Derived Features#
Objectives & Takeaways#
- Definitions & an understanding of how to use derived features as well as which situations or data derived features are appropriate for. 
Prerequisite#
- You’ve successfully installed Howso Engine 
- You have an understanding of Howso’s basic workflow 
Data#
The dataset for this recipe highlights one of the common use-cases for derived features
and can be downloaded here. This dataset
consists of a start time, and end time, and a duration column. We will use derived features
to ensure that the end time is equal to the start time plus the duration.
Concepts & Terminology#
How-To guide#
Here we will define a derived feature and then react to the dataset. This will ensure that the features maintain their relationships.
Load Data#
First, we load the data using Pandas. Note that the data are stored as a Parquet file in order to preserve the datetime data types.
# These are the necessary imports for this user guide:
import datetime
import pandas as pd
from howso.engine import Trainee
from howso.utilities import infer_feature_attributes
# Load in the data using pandas
df = pd.read_parquet('data/dates_generated.parquet')
df
Define Derived Feature Code#
Derived features use code that is similar to howsoai/amalgam to define a relationship. Then, rather than predicting, the feature will be derived according to that code.

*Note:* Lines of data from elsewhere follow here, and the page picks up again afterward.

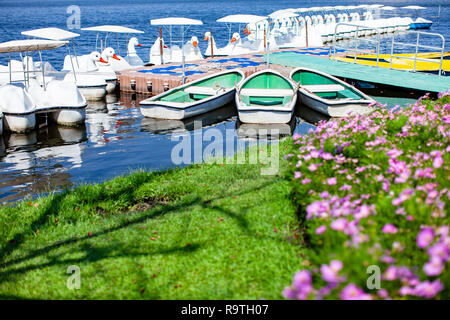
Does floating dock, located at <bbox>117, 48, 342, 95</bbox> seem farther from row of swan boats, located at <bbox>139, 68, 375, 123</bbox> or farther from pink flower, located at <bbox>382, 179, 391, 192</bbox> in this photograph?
pink flower, located at <bbox>382, 179, 391, 192</bbox>

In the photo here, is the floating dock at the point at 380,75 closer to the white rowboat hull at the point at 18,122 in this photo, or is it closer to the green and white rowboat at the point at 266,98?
the green and white rowboat at the point at 266,98

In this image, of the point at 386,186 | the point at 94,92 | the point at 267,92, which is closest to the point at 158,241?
the point at 386,186

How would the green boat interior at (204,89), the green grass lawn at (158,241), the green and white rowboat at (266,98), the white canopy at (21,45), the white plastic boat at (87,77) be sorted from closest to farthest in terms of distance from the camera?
the green grass lawn at (158,241), the white canopy at (21,45), the green and white rowboat at (266,98), the green boat interior at (204,89), the white plastic boat at (87,77)

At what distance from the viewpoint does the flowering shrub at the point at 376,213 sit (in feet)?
8.84

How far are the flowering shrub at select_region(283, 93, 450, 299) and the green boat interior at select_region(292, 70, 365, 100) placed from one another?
32.0ft

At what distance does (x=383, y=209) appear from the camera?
3680 mm

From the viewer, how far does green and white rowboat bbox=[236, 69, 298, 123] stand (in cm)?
1425

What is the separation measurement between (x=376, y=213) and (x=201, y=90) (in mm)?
13935

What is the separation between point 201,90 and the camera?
667 inches

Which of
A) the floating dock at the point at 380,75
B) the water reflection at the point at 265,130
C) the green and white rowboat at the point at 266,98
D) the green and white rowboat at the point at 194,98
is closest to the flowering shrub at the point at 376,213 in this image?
the water reflection at the point at 265,130

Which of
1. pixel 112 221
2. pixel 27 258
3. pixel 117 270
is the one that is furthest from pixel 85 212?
pixel 117 270

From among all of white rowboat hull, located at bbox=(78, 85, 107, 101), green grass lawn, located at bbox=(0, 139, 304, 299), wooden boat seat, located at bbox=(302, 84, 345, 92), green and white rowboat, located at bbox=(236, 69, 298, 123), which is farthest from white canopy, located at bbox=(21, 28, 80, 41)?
green grass lawn, located at bbox=(0, 139, 304, 299)

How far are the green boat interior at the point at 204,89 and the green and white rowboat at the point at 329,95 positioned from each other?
2474 millimetres
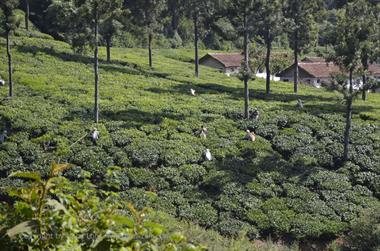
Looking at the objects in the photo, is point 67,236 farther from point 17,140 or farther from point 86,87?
point 86,87

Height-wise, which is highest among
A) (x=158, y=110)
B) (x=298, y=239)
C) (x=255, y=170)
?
(x=158, y=110)

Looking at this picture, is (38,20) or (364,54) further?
(38,20)

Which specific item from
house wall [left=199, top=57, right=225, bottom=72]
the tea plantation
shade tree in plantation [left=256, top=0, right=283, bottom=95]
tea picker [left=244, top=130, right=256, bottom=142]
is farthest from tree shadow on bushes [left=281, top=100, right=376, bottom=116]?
house wall [left=199, top=57, right=225, bottom=72]

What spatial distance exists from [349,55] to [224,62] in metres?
40.1

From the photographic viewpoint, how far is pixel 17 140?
28.3m

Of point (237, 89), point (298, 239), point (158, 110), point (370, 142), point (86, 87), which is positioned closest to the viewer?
point (298, 239)

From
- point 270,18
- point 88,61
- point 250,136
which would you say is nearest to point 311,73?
point 270,18

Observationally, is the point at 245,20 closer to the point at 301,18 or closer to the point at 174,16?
the point at 301,18

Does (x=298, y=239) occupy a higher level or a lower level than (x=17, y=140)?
lower

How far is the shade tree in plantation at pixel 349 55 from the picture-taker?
98.7ft

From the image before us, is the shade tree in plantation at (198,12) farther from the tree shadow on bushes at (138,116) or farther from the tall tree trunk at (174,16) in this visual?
the tall tree trunk at (174,16)

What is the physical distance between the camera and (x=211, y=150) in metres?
29.6

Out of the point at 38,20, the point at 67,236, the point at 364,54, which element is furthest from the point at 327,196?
the point at 38,20

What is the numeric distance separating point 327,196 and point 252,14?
15317 millimetres
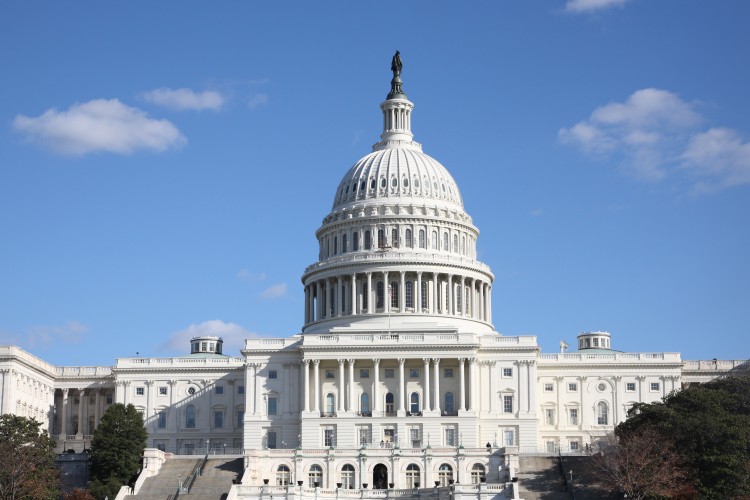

To do this, we create a partial feature attributes dictionary which will be fed to
infer_feature_attributes(). In the partial feature attributes
dictionary, we define the derived feature code which instructs Engine in how to derive
the end feature as a function of the start and duration features.
partial_features = {
    'end': {
        'derived_feature_code': "(+ (call value {feature \"start\"}) (call value {feature \"duration\"}))",
    }
The derived feature code that we use, (+ (call value {feature "start"}) (call value {feature "duration"}))
instructs Engine to add feature values of duration to start.
Map Data#
Now we can use infer_feature_attributes() to understand the properties
and characteristics of the data.
features = infer_feature_attributes(df, features=partial_features)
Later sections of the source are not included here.